* **Data shown**:
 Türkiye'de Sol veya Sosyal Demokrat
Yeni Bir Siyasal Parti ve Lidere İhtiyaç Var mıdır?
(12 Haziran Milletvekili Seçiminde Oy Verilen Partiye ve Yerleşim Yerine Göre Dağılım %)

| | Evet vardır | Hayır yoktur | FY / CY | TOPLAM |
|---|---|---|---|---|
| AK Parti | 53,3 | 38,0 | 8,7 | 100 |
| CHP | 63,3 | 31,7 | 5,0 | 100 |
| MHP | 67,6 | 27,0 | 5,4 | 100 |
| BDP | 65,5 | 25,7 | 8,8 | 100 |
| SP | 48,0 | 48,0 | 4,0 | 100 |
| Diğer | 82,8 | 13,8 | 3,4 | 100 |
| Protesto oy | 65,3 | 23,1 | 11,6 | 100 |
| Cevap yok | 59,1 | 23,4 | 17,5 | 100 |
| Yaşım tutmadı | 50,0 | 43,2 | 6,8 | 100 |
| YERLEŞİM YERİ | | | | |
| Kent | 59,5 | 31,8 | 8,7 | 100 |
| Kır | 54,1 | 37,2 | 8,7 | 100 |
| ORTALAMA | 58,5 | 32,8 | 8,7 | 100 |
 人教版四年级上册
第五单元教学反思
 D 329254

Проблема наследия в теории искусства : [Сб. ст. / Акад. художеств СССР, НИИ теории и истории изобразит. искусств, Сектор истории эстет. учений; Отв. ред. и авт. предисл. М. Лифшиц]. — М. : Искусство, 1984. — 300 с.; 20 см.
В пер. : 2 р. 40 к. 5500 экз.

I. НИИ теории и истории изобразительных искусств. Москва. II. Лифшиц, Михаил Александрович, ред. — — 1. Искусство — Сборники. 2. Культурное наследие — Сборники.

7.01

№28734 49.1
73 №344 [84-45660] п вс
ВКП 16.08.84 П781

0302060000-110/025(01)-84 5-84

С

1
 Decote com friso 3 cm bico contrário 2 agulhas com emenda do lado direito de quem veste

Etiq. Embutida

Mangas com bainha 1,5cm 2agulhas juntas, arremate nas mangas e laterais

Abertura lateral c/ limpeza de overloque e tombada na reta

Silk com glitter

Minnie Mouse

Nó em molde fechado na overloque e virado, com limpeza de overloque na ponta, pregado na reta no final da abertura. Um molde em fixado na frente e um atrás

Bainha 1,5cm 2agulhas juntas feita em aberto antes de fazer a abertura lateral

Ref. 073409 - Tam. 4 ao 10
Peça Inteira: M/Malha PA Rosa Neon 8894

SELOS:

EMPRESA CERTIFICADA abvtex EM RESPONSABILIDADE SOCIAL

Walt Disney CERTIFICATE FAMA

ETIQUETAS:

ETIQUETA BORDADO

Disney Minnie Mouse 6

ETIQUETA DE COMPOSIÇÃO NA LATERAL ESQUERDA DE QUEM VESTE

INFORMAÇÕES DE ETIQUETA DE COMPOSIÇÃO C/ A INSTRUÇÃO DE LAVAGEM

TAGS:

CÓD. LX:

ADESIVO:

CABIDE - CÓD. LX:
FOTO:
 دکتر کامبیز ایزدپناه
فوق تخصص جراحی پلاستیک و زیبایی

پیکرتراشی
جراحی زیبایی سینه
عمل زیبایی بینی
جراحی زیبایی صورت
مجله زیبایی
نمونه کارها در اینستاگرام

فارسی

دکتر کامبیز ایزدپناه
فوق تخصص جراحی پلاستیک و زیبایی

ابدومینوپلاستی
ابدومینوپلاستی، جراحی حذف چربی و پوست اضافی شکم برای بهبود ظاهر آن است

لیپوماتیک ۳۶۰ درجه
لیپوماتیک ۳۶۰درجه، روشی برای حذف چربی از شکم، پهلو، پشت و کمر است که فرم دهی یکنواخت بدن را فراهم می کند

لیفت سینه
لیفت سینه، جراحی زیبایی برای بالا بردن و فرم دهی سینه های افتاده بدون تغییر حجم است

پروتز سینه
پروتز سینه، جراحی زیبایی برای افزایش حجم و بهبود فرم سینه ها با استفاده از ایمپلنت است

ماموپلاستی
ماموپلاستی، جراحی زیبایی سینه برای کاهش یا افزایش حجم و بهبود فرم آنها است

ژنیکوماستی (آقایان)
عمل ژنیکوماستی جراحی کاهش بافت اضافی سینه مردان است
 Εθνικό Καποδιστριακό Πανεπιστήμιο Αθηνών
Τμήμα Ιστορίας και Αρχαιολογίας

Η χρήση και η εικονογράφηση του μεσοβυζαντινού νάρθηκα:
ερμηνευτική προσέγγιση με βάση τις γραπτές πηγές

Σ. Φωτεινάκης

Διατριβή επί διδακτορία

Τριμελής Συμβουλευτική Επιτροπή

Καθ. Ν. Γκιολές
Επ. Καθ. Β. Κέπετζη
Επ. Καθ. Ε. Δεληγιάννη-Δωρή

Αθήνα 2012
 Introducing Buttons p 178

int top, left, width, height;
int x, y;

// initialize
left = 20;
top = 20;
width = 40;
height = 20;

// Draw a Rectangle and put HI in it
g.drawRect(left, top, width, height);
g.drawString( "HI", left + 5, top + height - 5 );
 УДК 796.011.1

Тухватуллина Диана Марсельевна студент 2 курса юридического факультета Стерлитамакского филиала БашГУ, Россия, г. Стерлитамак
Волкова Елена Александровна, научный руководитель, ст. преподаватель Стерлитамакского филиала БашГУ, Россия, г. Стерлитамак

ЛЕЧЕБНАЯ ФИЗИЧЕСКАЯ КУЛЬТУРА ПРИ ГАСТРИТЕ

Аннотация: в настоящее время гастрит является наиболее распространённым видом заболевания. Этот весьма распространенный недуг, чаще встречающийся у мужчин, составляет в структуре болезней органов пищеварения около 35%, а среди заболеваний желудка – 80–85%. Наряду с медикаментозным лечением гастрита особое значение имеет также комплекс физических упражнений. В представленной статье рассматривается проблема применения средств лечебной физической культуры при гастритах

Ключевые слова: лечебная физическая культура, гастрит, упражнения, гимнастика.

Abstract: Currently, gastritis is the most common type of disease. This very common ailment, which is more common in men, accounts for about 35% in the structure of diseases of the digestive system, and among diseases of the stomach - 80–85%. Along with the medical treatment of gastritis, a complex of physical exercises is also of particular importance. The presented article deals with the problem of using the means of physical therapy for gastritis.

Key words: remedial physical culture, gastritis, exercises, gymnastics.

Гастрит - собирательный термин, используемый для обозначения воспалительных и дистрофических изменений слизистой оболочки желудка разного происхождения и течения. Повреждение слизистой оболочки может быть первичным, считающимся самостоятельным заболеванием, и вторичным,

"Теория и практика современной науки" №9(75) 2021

* **About this task**: Please give back, exactly as it stands above, the stretch from the line with "CY | TOPLAM |" through the line with "Проблема наследия в", and no line outside it.

* **Exercise result**:
| | Evet vardır | Hayır yoktur | FY / CY | TOPLAM |
|---|---|---|---|---|
| AK Parti | 53,3 | 38,0 | 8,7 | 100 |
| CHP | 63,3 | 31,7 | 5,0 | 100 |
| MHP | 67,6 | 27,0 | 5,4 | 100 |
| BDP | 65,5 | 25,7 | 8,8 | 100 |
| SP | 48,0 | 48,0 | 4,0 | 100 |
| Diğer | 82,8 | 13,8 | 3,4 | 100 |
| Protesto oy | 65,3 | 23,1 | 11,6 | 100 |
| Cevap yok | 59,1 | 23,4 | 17,5 | 100 |
| Yaşım tutmadı | 50,0 | 43,2 | 6,8 | 100 |
| YERLEŞİM YERİ | | | | |
| Kent | 59,5 | 31,8 | 8,7 | 100 |
| Kır | 54,1 | 37,2 | 8,7 | 100 |
| ORTALAMA | 58,5 | 32,8 | 8,7 | 100 |
 人教版四年级上册
第五单元教学反思
 D 329254

Проблема наследия в теории искусства : [Сб. ст. / Акад. художеств СССР, НИИ теории и истории изобразит. искусств, Сектор истории эстет. учений; Отв. ред. и авт. предисл. М. Лифшиц]. — М. : Искусство, 1984. — 300 с.; 20 см.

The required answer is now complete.